Villanueva told reporters Wednesday he had no intention of attending the commission’s meeting.
“Regarding the commission’s subpoena, you have to understand ... the subpoena, Measure R, the ordinance enacted by the Board of Supervisors, all these things were generated without any oversight, without any third-party independent legal analysis of its constitutionality,” Villanueva said. “That still remains in doubt, and until that issue is resolved I will not be adhering to any subpoena issued by either entity — be it the inspector general or the Oversight Commission.”

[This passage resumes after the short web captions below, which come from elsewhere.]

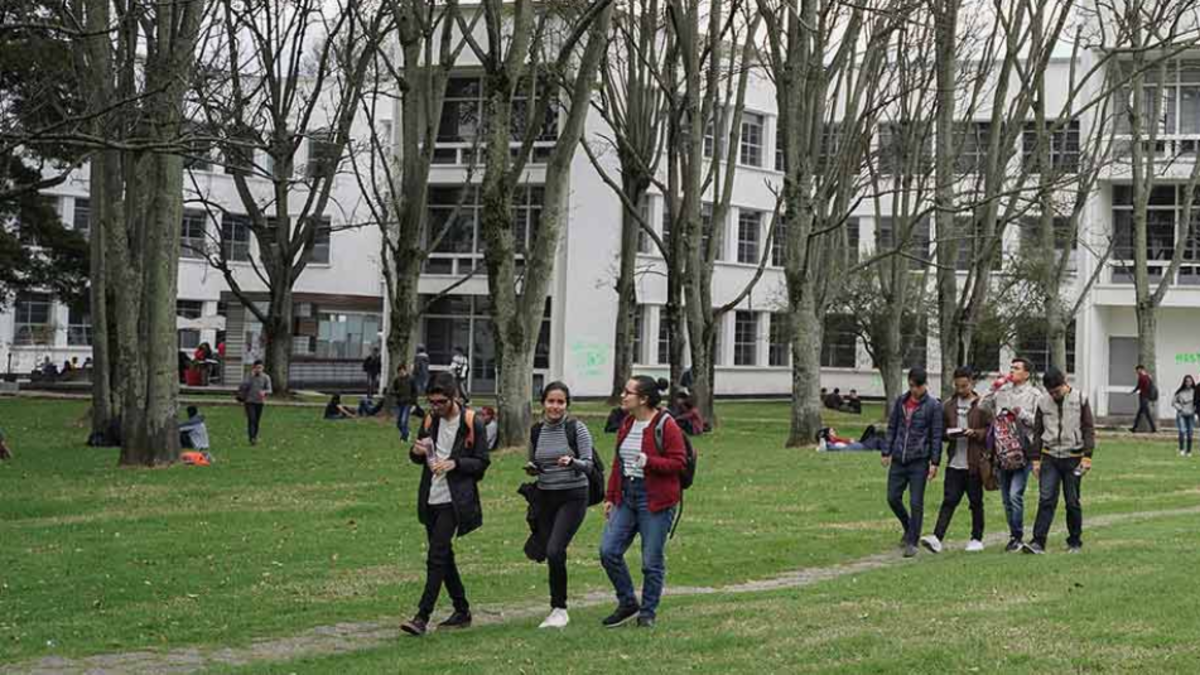 El Senado aprueba un proyecto que asegura financiación sostenible de las universidades públicas

 – En la mira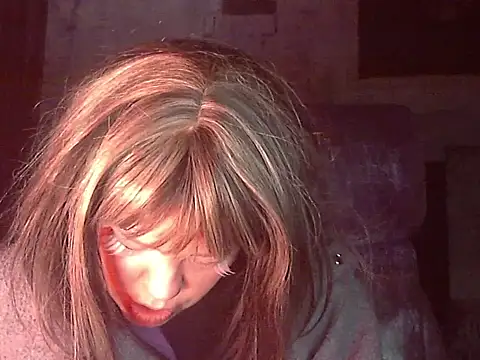 Snapshot of iva_spirit chatting on March 1, 6:43 pm iva spirit online show from March 1, 6:43 pm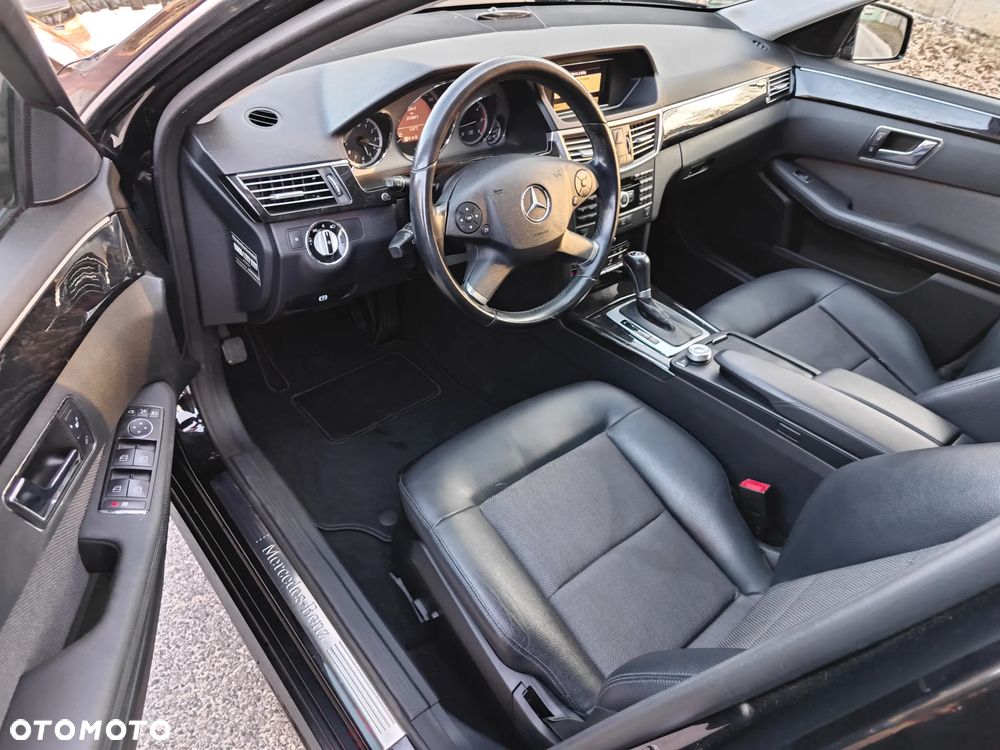 Mercedes-Benz Klasa E 200 CDI DPF BlueEFFICIENCY Automatik Avantgarde - 22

As promised by the sheriff, his department was represented at Thursday’s meeting by Assistant Sheriff Bruce Chase, who Villanueva said “volunteered his time to go and testify to the commission and give them an update on all the COVID-19 efforts we are engaged in.”
Chase promised the watchdog agency his cooperation on behalf of the department going forward and said he would appear at the next meeting.
“It’s important for us to keep you posted and keep you advised,” Chase said.
Commission Chair Patti Giggans, executive director of Peace Over Violence, said Villanueva was challenging the legality of Measure R, which grants subpoena power to the commission and was approved by voters in March. Subpoena power was first granted to the commission by the Los Angeles County Board of Supervisors earlier this year.
Commissioner Robert Bonner, a former U.S. attorney, made a motion to take all legal action necessary to compel the sheriff to comply with the subpoena and made clear that his failure to do so could be punishable by contempt.
“We need to move forward promptly,” Bonner said. “We can’t just allow the status quo to stand.”